Agreed that is an OLD picture the wire is no longer there. The size of the wire helps with the fire issue BUT you are correct it will be run much better this time, was in a rush last time. Will be putting through an actual grommet in the firewall i can drill the hole now that the interior is out.


----------



## scion1403 (Feb 22, 2012)

yes i agree also with the fuse. i will be putting the circuit breaker up near the battery where it should be, no fuse up front anymore.


----------



## simplicityinsound (Feb 2, 2007)

HOLY **** Laffayette! I have been there probably 1000 times back in HS days lol

Sparta in the house!


----------



## scion1403 (Feb 22, 2012)

I grew up in sparta and went to HS there. Moved out when i realized sparta is like 4 times the money for half the house lol.


----------



## simplicityinsound (Feb 2, 2007)

What year u graduate from shs?

Sent from my SAMSUNG-SGH-I997 using Tapatalk


----------



## scion1403 (Feb 22, 2012)

1991 i went to the army for a few years then came back.


----------



## scion1403 (Feb 22, 2012)

WOW nice projects man..... im attempting to recess my amps in the scion like you do i hope to god mine turns out half as nice as yours..... iwould also kill for kick panels like that as of now imgonna try modifying scion XB kickpanels to work


----------



## scion1403 (Feb 22, 2012)

hey simplicity do any internet orders? i need one of 2 things kickpanels or door panels tha angle the speakers better. id prefer kick panels. i can send you a set of the factory ones to work off of if that would help?


----------



## scion1403 (Feb 22, 2012)

one of the many reasons i hate nj there are simply no shops that do custom work like you do simplicity. the scion project now is a long time coming as as long as a car is a daily driver its soooooo hard to do big projects. now that i can take my time i can see what i can really do....nothing like you but im hoping not to embarress myself. 

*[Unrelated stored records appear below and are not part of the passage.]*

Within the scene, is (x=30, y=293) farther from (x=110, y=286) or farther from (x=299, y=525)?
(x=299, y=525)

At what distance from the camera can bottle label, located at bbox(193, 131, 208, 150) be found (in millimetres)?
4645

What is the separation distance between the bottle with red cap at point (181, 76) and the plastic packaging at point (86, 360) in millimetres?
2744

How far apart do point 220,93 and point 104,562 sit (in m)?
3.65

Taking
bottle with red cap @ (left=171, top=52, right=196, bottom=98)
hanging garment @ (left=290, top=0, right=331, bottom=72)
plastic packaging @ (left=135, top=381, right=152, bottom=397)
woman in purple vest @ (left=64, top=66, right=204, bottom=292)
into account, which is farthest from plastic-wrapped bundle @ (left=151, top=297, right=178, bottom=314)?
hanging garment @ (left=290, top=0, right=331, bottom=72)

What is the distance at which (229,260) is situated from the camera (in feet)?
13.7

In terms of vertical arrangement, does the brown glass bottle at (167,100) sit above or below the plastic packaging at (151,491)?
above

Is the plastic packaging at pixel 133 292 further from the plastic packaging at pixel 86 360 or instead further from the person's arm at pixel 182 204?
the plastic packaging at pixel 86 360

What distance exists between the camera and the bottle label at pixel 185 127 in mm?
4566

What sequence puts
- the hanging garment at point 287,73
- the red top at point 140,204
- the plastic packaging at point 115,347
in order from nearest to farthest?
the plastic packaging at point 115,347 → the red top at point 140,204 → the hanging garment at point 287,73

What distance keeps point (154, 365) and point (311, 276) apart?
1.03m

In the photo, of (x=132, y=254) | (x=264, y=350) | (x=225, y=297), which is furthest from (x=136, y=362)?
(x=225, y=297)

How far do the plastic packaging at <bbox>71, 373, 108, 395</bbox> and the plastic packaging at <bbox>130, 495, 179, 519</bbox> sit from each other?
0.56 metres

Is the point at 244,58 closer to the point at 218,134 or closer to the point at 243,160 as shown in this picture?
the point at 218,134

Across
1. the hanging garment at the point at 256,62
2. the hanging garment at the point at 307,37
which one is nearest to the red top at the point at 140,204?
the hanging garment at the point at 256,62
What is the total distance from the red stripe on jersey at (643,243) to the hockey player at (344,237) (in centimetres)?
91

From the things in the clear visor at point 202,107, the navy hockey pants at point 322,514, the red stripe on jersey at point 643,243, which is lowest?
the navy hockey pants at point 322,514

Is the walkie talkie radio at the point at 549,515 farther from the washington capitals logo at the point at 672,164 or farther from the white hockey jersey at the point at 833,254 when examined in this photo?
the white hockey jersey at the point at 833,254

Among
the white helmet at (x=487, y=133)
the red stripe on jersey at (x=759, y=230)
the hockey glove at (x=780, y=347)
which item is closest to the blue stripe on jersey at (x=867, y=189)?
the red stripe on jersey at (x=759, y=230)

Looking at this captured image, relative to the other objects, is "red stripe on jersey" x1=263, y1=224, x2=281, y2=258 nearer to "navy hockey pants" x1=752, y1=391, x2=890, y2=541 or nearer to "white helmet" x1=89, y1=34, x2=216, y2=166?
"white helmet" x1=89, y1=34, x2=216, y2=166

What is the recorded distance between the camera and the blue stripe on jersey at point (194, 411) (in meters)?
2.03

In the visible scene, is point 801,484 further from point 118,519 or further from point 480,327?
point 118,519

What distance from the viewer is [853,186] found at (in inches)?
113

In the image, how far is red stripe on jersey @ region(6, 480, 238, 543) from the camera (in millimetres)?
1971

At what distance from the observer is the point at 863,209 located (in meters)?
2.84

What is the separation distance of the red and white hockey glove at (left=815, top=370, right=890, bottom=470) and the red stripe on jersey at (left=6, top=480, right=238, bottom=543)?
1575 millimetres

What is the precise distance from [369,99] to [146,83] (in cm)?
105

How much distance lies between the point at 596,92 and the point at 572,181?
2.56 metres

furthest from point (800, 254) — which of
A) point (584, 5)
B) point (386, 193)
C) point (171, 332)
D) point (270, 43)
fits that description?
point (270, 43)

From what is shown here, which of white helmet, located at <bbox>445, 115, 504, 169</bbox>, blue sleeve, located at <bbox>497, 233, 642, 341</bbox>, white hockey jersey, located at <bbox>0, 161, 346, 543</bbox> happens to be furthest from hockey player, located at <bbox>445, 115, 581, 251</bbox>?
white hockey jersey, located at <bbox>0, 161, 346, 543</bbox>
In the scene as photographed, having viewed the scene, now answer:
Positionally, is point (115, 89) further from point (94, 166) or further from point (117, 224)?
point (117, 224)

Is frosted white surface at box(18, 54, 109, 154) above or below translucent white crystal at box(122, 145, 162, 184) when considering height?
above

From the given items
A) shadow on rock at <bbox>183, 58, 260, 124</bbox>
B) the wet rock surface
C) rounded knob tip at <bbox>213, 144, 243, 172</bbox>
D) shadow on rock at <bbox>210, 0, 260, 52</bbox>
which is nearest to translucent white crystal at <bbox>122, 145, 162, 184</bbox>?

I do owe you a beer or something i was going to go a COMPLETELY different route with the sunken amps. no i am gonna use one of your ideas and make a liftable cover. the amps will protrude a hair above the lid but i can lift it up to get at tools and stuff like the subaru install of yours. left side will have some portable detailing stuff and the right some basic tools and an spl meter and a multi meter along with fuses etc. anyway thanks for saving me my idea was stupid complicated and was probably way beyong my skill with a saw...


----------



## HondAudio (Oct 19, 2006)

scion1403 said:


> WOW nice projects man..... im attempting to recess my amps in the scion like you do i hope to god mine turns out half as nice as yours..... iwould also kill for kick panels like that as of now *imgonna try modifying scion XB kickpanels *to work


First generation?


----------



## scion1403 (Feb 22, 2012)

yes i have already relocated the bulky factory wiring junction where the factory kickpanels are now to give more mounting depth.


----------



## simplicityinsound (Feb 2, 2007)

sorry being a one man operation i am just not set up to do custom small jobs...good luck though  i went to Sparta HS 1992 to 96...my folks still live there


----------



## nepl29 (Mar 25, 2007)

scion1403 said:


> hey simplicity do any internet orders? i need one of 2 things kickpanels or door panels tha angle the speakers better. id prefer kick panels. i can send you a set of the factory ones to work off of if that would help?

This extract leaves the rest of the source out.